Personne ne souhaite votre bonheur

Ce qui est étonnant chez cet ex-ministre de l’Éducation (Luc Ferry, passionné d’automobiles de sport), c’est que si, pour lui, « there is no alternative »,comme dirait son mentor Margaret Thatcher, il lui arrive que quelques éclairs de lucidité lui fassent percevoir les impasses de la société de consommation : « Plus vous avez une vie intérieure riche, plus vous êtes structurés par des valeurs non seulement morales, mais culturelles et spirituelles stables et fortes, moins vous éprouvez le besoin de consommer à tous propos », écrit-il par exemple page 12 (dans son livre « L’innovation destructrice »).
Pour lutter contre ce frein à la croissance, le philosophe donne la solution aux lecteurs du figaro : la « désublimation répressive ». Un moyen employé par les publicitaires consistant à déconstruire les valeurs traditionnelles, « (là où est la « désublimation ») pour que nous, et surtout nos enfants, nous puissions entrer dans la logique infinie de l’hyper-consommation de masse (là est la « répression »). »
En effet, comme le rappelle Octave, le héros publicitaire du célèbre livre de Frédéric Beigbeder 99 francs : « Dans ma profession, personne ne souhaite votre bonheur, parce que les gens heureux ne consomment pas. Votre souffrance dope le commerce. » Le métier des employés de la philosophe médiatique et propriétaire de l’agence de pub Publicis, Élisabeth Badinter, est donc d’abord de rendre les gens malheureux ; il s’agit de créer un vide que le publicitaire proposera ensuite de venir combler par la consommation. Bien sûr, c’est de la publicité que vivent les journalistes des grands médias qui célèbrent les essais libéraux et écolophobes de l’héritière de Marcel Bleusten-Blanchet, fondateur de Publicis.
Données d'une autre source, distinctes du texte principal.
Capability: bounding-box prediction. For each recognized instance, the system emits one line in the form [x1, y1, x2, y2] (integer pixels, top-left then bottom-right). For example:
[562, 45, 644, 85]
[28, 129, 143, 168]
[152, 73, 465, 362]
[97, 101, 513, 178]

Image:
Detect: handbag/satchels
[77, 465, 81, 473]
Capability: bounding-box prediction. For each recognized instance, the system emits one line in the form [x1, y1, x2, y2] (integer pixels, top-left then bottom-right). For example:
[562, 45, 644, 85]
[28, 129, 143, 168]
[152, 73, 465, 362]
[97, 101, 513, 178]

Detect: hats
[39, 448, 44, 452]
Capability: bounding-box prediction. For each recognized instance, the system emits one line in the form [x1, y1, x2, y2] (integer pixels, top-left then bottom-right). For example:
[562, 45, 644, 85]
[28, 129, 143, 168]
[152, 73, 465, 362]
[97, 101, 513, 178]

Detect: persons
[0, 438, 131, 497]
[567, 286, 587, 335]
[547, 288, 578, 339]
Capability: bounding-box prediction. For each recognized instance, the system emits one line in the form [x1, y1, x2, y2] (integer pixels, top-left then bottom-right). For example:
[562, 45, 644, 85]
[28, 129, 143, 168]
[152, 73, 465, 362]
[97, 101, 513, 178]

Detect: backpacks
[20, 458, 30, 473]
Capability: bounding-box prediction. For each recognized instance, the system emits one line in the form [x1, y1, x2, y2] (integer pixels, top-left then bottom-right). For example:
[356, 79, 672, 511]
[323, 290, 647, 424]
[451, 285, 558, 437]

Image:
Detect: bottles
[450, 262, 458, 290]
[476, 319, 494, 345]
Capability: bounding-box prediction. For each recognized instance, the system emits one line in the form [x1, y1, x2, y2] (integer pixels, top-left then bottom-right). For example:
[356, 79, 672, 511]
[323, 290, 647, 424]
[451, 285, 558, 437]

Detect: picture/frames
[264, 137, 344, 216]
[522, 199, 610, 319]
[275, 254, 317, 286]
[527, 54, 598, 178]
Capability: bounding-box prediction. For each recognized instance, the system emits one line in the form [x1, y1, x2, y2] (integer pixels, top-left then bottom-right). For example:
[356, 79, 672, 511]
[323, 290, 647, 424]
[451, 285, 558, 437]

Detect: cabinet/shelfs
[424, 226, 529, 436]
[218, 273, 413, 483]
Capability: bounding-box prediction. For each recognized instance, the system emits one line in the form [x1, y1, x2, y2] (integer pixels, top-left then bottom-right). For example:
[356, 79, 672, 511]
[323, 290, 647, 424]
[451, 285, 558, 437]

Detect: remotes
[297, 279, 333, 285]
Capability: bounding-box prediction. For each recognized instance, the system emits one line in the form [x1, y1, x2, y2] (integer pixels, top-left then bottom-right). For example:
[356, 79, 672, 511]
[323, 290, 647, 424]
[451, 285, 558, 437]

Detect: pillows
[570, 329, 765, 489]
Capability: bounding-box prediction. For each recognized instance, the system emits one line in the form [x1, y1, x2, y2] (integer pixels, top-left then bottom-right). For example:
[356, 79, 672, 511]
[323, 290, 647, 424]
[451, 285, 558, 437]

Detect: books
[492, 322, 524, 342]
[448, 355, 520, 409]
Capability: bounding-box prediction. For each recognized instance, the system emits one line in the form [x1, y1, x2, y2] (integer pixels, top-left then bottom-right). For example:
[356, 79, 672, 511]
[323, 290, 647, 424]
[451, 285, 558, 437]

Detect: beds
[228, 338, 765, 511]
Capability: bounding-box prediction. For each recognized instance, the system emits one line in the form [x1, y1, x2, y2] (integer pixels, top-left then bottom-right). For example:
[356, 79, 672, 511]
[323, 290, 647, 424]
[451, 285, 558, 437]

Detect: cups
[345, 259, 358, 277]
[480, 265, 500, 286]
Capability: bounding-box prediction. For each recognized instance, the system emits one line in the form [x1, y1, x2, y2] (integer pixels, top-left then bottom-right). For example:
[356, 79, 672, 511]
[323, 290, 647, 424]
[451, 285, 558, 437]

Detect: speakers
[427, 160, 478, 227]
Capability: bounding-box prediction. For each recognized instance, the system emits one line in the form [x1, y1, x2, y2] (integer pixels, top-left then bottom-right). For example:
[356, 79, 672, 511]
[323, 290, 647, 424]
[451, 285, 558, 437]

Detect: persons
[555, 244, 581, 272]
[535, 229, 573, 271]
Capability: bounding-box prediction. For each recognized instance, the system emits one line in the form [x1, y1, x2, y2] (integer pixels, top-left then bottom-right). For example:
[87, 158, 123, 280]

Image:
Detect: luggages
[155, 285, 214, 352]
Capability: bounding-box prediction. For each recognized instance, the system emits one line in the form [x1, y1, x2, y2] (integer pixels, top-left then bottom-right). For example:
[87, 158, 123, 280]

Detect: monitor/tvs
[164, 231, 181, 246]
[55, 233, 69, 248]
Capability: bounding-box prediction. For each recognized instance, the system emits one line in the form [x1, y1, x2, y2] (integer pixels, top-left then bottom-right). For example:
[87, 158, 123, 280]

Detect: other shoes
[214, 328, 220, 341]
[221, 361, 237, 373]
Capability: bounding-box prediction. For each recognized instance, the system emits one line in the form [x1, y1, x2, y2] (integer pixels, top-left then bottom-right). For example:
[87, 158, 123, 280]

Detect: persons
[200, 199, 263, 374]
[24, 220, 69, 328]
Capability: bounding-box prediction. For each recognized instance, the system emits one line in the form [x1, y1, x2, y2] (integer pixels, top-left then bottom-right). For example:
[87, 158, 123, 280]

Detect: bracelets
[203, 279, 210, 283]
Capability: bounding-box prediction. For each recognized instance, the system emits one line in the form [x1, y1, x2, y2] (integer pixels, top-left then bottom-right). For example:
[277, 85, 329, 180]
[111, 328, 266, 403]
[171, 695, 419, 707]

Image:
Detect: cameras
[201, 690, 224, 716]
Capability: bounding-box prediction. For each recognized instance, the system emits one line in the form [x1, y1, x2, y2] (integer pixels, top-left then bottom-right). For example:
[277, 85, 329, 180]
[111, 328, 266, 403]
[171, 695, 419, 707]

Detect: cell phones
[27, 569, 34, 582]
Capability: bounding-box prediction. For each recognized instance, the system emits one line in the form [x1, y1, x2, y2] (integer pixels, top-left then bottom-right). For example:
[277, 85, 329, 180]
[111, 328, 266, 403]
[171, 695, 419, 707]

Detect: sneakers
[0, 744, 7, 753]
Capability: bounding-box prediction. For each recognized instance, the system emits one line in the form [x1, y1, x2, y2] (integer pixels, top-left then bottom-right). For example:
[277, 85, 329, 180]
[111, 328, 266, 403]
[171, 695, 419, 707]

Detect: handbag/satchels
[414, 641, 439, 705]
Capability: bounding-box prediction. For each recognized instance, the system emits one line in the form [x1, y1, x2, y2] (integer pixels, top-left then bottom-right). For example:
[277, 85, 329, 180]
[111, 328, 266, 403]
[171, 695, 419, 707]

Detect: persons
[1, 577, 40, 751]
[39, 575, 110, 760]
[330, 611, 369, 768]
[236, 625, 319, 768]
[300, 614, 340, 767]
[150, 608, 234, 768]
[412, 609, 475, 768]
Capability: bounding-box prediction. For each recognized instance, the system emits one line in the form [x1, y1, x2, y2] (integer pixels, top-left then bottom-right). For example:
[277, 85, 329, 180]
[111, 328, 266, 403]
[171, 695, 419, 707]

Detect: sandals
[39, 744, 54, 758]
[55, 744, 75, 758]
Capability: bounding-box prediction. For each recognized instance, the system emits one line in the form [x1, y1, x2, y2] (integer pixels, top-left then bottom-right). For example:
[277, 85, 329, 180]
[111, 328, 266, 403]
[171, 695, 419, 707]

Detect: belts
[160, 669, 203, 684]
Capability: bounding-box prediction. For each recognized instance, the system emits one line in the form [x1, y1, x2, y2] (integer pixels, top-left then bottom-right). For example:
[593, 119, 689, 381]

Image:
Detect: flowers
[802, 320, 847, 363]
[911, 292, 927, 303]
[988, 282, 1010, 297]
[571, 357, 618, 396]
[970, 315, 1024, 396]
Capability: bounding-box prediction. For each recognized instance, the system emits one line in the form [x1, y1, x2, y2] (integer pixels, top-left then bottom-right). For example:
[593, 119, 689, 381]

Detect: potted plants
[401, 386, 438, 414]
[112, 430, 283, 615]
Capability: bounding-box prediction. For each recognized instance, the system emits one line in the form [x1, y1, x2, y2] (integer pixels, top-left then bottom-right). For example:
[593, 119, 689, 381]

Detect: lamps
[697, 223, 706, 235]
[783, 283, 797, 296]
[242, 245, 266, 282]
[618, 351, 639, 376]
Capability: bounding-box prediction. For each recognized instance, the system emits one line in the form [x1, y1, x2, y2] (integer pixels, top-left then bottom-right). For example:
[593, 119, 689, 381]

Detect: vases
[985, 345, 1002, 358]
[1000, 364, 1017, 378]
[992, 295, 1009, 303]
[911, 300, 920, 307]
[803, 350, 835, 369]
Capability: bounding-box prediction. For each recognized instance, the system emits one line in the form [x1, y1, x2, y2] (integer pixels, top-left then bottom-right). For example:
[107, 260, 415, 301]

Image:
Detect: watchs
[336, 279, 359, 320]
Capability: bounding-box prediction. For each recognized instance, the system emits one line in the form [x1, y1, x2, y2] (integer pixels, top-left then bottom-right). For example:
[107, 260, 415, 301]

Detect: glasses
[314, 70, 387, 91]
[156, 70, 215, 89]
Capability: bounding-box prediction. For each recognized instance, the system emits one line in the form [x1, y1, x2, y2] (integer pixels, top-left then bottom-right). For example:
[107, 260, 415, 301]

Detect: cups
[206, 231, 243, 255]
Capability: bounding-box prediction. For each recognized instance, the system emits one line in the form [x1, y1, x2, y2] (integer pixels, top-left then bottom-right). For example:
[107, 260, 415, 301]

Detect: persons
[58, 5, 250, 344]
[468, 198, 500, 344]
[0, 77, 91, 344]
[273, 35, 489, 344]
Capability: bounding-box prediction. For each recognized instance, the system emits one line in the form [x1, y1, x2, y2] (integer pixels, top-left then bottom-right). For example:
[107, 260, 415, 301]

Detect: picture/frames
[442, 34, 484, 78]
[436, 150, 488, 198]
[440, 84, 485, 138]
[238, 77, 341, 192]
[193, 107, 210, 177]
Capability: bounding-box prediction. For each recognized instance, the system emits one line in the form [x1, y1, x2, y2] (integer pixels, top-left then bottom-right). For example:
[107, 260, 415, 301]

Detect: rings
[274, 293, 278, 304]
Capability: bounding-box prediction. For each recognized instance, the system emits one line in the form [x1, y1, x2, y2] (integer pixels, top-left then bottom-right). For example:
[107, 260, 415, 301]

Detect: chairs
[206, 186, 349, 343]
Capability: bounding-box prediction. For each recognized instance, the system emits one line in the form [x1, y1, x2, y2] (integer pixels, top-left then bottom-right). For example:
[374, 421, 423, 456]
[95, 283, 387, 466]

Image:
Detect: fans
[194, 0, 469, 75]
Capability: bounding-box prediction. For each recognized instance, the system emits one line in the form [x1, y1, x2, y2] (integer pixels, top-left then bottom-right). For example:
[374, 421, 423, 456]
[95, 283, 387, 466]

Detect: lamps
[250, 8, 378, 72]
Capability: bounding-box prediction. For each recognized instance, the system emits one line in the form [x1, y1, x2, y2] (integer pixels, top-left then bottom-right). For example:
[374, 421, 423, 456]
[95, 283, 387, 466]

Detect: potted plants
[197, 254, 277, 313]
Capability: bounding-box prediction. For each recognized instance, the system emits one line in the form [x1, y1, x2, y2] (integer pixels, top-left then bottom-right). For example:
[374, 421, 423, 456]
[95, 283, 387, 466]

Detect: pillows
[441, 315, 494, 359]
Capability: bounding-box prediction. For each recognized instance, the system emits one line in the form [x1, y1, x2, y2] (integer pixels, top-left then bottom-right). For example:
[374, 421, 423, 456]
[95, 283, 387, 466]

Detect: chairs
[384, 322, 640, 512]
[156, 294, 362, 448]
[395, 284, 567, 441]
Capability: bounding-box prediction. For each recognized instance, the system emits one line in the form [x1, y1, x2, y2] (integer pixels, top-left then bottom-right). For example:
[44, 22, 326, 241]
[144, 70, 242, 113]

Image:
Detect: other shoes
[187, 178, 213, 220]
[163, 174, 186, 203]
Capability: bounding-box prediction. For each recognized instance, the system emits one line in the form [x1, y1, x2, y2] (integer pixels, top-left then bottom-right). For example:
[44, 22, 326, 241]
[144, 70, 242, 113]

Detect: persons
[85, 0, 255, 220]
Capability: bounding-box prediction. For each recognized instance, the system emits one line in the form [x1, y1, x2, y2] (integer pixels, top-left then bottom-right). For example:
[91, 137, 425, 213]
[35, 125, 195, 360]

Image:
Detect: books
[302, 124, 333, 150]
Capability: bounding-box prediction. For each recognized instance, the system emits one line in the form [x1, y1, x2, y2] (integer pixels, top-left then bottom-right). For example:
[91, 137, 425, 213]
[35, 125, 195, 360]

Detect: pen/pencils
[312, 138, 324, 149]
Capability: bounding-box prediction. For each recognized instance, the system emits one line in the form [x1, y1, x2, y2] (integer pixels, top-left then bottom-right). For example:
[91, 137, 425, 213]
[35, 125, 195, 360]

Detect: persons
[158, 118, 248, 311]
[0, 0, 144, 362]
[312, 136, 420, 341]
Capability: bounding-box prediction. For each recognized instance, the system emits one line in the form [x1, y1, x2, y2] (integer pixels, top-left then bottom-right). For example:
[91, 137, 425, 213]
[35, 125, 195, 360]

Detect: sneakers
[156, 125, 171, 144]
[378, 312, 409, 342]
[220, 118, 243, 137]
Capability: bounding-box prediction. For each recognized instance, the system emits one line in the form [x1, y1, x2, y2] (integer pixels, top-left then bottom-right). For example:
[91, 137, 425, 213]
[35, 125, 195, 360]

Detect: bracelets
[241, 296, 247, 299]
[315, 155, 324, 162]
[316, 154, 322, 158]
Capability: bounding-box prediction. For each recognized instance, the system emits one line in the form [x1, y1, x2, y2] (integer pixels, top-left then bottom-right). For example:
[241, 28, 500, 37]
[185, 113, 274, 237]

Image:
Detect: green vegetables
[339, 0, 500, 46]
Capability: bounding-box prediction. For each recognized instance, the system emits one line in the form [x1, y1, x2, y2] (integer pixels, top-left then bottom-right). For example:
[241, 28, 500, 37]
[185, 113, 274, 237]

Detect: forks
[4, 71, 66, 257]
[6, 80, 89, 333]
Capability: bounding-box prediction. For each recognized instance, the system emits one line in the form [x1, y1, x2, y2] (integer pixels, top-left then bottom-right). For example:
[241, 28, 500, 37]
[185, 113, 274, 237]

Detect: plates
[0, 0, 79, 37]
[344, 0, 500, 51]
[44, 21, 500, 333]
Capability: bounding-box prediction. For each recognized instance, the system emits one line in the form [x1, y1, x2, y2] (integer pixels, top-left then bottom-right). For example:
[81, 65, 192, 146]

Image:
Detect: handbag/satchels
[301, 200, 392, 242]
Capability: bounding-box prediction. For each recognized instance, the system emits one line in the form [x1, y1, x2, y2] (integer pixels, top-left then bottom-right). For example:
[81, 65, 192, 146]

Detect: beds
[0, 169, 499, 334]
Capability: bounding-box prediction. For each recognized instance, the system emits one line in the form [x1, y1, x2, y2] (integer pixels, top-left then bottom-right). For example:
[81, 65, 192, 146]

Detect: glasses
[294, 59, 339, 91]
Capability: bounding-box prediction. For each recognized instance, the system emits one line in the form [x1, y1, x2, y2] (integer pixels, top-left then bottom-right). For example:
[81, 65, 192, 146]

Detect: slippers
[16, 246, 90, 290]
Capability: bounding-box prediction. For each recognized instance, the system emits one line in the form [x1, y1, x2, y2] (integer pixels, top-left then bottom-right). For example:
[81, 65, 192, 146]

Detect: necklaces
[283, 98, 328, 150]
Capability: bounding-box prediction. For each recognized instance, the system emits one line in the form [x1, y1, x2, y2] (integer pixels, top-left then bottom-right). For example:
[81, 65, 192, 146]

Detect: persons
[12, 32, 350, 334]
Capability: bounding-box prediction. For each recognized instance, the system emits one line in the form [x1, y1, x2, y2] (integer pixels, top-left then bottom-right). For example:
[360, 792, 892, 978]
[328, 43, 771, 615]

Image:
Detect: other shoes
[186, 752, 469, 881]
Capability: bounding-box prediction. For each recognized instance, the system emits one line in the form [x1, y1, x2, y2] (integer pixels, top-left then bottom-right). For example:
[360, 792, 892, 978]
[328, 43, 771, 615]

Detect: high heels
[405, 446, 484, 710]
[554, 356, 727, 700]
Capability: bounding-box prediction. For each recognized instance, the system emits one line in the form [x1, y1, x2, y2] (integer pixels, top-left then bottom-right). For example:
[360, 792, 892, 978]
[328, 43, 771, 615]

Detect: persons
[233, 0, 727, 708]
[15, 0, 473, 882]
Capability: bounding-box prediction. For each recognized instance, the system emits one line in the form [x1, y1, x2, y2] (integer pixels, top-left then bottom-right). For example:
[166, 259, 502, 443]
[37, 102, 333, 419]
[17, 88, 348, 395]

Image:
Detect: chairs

Luc Ferry et consorts sont donc d’autant plus coupables qu’ils décrivent par le menu la déréliction où nous envoie la société de consommation.
Mais pour le philosophe du Figaro, il faut nous résigner, nous soumettre : la remise en cause du capitalisme, du productivisme et des voitures de sport est impossible sauf à nous envoyer droit au goulag. Il ne resterait donc que deux paramètres sur lesquels jouer : le premier étant « la piste démographique. Nous sommes trop nombreux et nous sommes surtout trop nombreux dans le système capitaliste » (p. 62). Ce qui prouve à nouveau que l’on peut parfaitement être écolophobe ET malthusien. Ensuite la nouveauté qui innove le Progrès car : « Je pense que l’innovation sauvera le monde » (p. 62). C’est bien connu : la science pervertie en religion fanatique permettra de nous affranchir des lois de la biophysique.

Extraits d’un article de Vincent Cheynet dans le journal La Décroissance de juillet-août 2014.